As to the name of this blog . . . I don’t know. It just sounded creepy to me. 

. . . Like, say you place an ad seeking a roommate on Craigslist. The guy who responds; he’s pleasant enough, just a bit standoffish. He always pays the rent on time and keeps the place fastidiously clean. Still he unnerves you. There’s a coldness to him. A shark like absence of gleam in his dark eyes. He rarely goes out during the day, stays in his room with the door shut, then takes long walks late at night.

It is during one of these absences that you sneak into his bedroom, just to see what it is that he does in there . . . To see what makes those rattling sounds you sometimes hear through the thin walls, like he’s rolling handfuls of dice.

The room smells of artificial vanilla. Some kind of air freshener? You’re certain you’ve smelled it before. You go to his desk, where any normal person would have a computer. Instead, he’s laid out a rectangle of purple velvet, with a glimmering set of medical implements arranged in precise order. You can tell that one tool is missing. The dent of it is clear in the rich fabric. Looks like some sort of pliers.  Unnerved, you decide to make a quick check of the contents of the drawers, and then get the hell out of there.

The first drawer you open, it’s filled with teeth. They all look to be human. They’re mostly stained yellow by coffee and tobacco, and many have cavities. The pile should stink, but all you can smell is sweet vanilla.

Dizzy from the sight of all those teeth, you snatch  the next drawer down. It clatters as you cause another heap of chompers to shift. They’re festooned with brilliant bits of metal. Mostly silver amalgam, but rare glimmers of gold as well. Others are affixed with the brackets and hardware of braces, A few teeth are still linked by the wires, like ghastly strands of jewelry.

Head swimming, you open the bottom drawer. These teeth are much smaller, and very, very white. Baby teeth you realize.  

A metallic clack from directly behind. You spin, and he’s standing there. He’s got a surgical mask up over his mouth and nose, but you recognize those flat black sharkish eyes.

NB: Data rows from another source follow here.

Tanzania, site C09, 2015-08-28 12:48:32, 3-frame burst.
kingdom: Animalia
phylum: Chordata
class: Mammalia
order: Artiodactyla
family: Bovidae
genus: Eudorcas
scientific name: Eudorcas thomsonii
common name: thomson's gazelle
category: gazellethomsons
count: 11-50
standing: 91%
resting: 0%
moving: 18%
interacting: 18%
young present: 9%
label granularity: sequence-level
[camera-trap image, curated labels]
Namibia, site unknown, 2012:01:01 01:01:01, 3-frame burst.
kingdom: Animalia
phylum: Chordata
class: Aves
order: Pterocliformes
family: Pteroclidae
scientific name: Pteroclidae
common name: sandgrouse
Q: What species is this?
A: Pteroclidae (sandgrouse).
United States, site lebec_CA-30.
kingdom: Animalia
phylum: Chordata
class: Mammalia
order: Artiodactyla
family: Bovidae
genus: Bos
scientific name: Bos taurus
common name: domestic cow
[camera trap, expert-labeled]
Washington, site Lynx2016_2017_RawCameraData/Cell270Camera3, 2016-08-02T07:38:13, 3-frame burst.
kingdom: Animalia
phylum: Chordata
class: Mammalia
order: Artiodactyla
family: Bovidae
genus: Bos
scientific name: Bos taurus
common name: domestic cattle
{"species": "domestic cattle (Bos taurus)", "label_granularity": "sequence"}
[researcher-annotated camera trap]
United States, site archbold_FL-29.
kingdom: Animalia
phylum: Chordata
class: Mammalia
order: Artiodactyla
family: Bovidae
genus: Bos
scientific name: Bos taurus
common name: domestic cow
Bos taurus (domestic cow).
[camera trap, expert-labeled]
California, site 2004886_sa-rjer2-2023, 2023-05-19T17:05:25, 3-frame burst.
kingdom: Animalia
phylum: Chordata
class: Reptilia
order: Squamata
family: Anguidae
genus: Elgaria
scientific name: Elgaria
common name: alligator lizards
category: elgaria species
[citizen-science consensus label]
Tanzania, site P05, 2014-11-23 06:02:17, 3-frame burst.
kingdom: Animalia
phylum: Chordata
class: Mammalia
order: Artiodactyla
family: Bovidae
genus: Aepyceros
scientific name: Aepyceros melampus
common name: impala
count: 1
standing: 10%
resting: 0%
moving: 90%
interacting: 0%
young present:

You try to jolt away, but stumble instead. You finally recognize that vanilla odor:

It’s nitrous oxide.

As you fall back on the desk  the WOM WOM WOM starts throbbing in your head. Your roommate, the amateur dentist, capers nimbly on top of you, raising a shiny pair of pliers. You recognize it as a dental implement, but it isn’t delicate at all. It’s a heavy insect fashioned from stainless steel, with ragged jaws and legs specially angled for leverage.

He slides it deftly between your slackening lips, and reaches for the back in your mouth, and you realize he’s going for the wisdom teeth.